The firm highlighted that Aptose's immediate strategy will concentrate on a triplet combination therapy involving tuspetinib, venetoclax, and HMA for first-line AML treatment. A pilot study for this combination is slated to begin in the summer, with initial findings expected to be presented at the American Society of Hematology (ASH) conference.
Meanwhile, the development for relapsed/refractory AML has been paused to improve strategic positioning, with data to be shared at the European Hematology Association (EHA) 2024 conference.

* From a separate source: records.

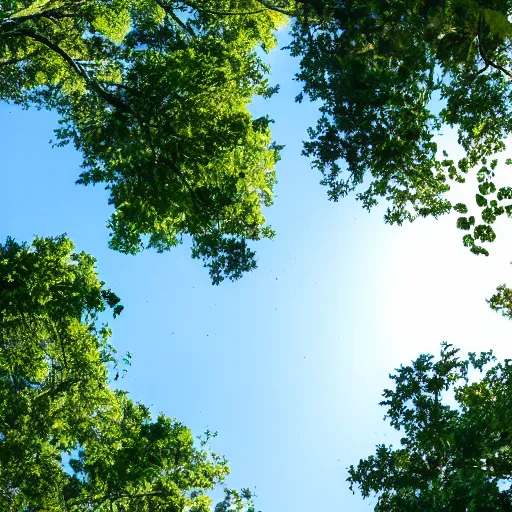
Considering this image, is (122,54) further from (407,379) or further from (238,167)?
(407,379)

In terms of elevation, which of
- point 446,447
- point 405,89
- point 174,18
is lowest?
point 446,447

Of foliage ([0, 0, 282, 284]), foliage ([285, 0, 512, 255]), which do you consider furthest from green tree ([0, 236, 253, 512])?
foliage ([285, 0, 512, 255])

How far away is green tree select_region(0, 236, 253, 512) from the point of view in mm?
13188

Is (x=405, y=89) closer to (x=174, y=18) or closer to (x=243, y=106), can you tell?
(x=243, y=106)

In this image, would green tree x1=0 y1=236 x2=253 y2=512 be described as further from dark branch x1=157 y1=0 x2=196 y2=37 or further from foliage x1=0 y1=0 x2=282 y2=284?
dark branch x1=157 y1=0 x2=196 y2=37

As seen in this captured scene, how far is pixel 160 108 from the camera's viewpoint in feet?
46.9

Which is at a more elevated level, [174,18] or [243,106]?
[174,18]

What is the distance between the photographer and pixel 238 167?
16.2m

Jones Trading noted that if Aptose demonstrates clear clinical benefits in the first-line setting, it may lead to enhanced business development opportunities as compared to the relapsed/refractory AML setting. Still, the firm also pointed out that a capital overhang is a significant pressure point for both the stock and its clinical development progress.

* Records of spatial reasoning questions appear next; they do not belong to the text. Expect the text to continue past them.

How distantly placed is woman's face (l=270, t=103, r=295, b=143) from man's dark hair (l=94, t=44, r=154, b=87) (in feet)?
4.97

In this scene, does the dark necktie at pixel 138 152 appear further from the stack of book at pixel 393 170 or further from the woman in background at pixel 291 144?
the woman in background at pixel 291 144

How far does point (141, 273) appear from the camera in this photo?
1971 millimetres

The company's current cash position stands at $18.6 million, which is expected to fund operations through August 2024. Jones Trading has updated its financial model to reflect the new strategic direction towards first-line AML treatment, estimating unadjusted peak sales of approximately $250 million, assuming a 20% probability of success and a 40% market penetration among patients unfit for intensive chemotherapy.
In light of these developments and other minor changes across the model, Jones Trading reiterated its Buy rating but reduced the price target for Aptose Biosciences to $5. The firm believes that despite the lowered target, the company's stock remains a positive investment opportunity.

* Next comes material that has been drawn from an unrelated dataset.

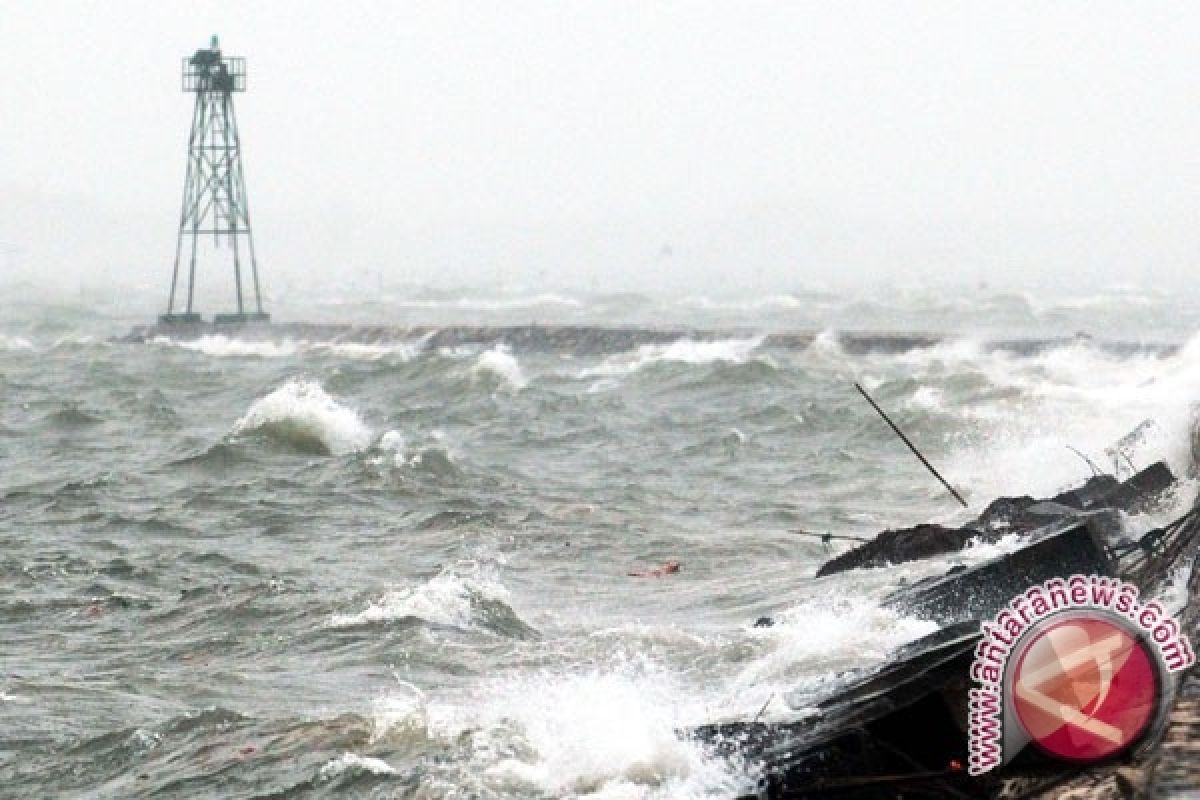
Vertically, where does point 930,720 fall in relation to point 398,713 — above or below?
above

https://www.investing.com/news/company-news/aptose-biosciences-target-cut-maintains-buy-rating-on-new-drug-development-93CH-3355850
dcaf7
10月前
Some thoughts on Rice.
Rice has an interesting career. “He served as Head of the Laboratory of Antiviral Drug Mechanisms and Manager of the HIV Clinical Interface Laboratory for the National Cancer Institute (NCI), National Institutes of Health from 1992 to 1998. In this position, Dr. Rice directed the activities of several projects targeting new ways to treat HIV and other infectious diseases. From 1989 to 1992, he was professor of Pediatric Hematology and Oncology at Emory University School of Medicine, where he built a program to identify new molecular structures as antiviral targets”. So, he was in hematology/oncology, but it was not related to oncology. Then, from Aug 1998 to Aug 2003 he worked as a CEO of Achillion Pharmaceuticals, an anti-infective pharmaceutical company. Under his leadership no drug was approved. From 2003 to 2013 he served as a CEO of Cylene Pharmaceuticals. The company was working on oral CK2 protein kinase inhibitor, CX-4945, in patients with advanced solid tumors, or multiple myeloma. This drug is still in clinical trials, not even close to FDA approval. Their second drug was Quarfloxin, a selective binder for MYC GQ structure. Is it related to APTO-253? Anyway, later quarfloxin was discarded due to its poor bioavailability. Isn’t it a familiar theme? And from 2013 to the present, Rice has been a CEO of Lorus/Aptose Biosciences. The result of his work as a leader of Aptose is two failed drugs, APTO-253 and Luxeptinib. Point is that during his very long career in biotech industry as a CEO, Rice was not able to bring any drug to the market. I hope Tuspetinib is his last chance.